Although the concept of big data itself is relatively new, the origins of large data sets go back to the 1960s and ‘70s when the world of data was just getting started with the first data centers and the development of the relational database. n 1985, Bill Inmon first coined the term “data warehouse” as a “subject-oriented, nonvolatile, integrated, time-variant collection of data in support of management’s decisions.”
Around 2005, people began to realize just how much data users generated through Facebook, YouTube, and other social networks. Hadoop (an open-source framework created specifically to store and analyze big data sets) was developed that same year. NoSQL also began to gain popularity during this time.
The development of open-source frameworks, such as Hadoop (and more recently, Spark) was essential for the growth of big data because they make big data easier to work with and cheaper to store. In the years since then, the volume of big data has skyrocketed. Users are still generating huge amounts of data—but it’s not just humans who are doing it.
With the advent of the Internet of Things (IoT), more objects and devices are connected to the internet, gathering data on customer usage patterns and product performance. The emergence of machine learning has produced still more data.
Big data leads to the need for data lakes and other innovative storage solutions. These solutions are designed to efficiently manage large volumes of unstructured data. Unlike traditional databases or storage systems, data lakes allow raw data to be stored in its native format until needed.

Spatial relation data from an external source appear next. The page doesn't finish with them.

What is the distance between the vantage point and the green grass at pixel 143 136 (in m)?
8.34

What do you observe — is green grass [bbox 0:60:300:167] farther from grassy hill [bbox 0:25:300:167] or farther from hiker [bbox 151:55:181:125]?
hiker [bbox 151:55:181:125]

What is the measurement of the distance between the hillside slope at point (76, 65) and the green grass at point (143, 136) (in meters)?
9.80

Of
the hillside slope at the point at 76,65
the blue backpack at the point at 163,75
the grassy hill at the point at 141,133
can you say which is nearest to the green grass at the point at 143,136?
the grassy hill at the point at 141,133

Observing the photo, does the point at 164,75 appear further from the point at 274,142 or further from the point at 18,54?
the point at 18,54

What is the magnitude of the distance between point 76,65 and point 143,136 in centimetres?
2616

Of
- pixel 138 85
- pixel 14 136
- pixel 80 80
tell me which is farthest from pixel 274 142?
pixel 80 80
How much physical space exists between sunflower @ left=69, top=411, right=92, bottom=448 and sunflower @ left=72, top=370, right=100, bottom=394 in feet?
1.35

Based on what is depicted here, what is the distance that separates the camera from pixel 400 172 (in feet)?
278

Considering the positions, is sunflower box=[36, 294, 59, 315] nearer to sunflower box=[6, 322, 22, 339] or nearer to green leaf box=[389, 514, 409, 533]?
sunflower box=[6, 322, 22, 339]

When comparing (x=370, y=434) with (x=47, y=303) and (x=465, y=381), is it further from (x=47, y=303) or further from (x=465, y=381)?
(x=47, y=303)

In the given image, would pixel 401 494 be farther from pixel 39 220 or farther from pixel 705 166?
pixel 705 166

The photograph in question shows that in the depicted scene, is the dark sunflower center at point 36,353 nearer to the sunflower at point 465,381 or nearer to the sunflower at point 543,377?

This approach offers flexibility in data processing and analysis. It also greatly cuts down the time needed to prepare data for business intelligence.
Throughout the 2010s, data lakes became a standard for storing large amounts of unstructured data, while data warehouses focused on storing structured data. These workloads started to merge in the late 2010s, with Databricks promoting the concept of data lakehouse.
The concept of big data has transformed industries, offering unprecedented insights and opportunities. Artificial Intelligence (AI) and Machine Learning (ML) stand at the forefront of the data revolution. These technologies enable sophisticated data analysis and decision-making, driving efficiency and innovation across various sectors.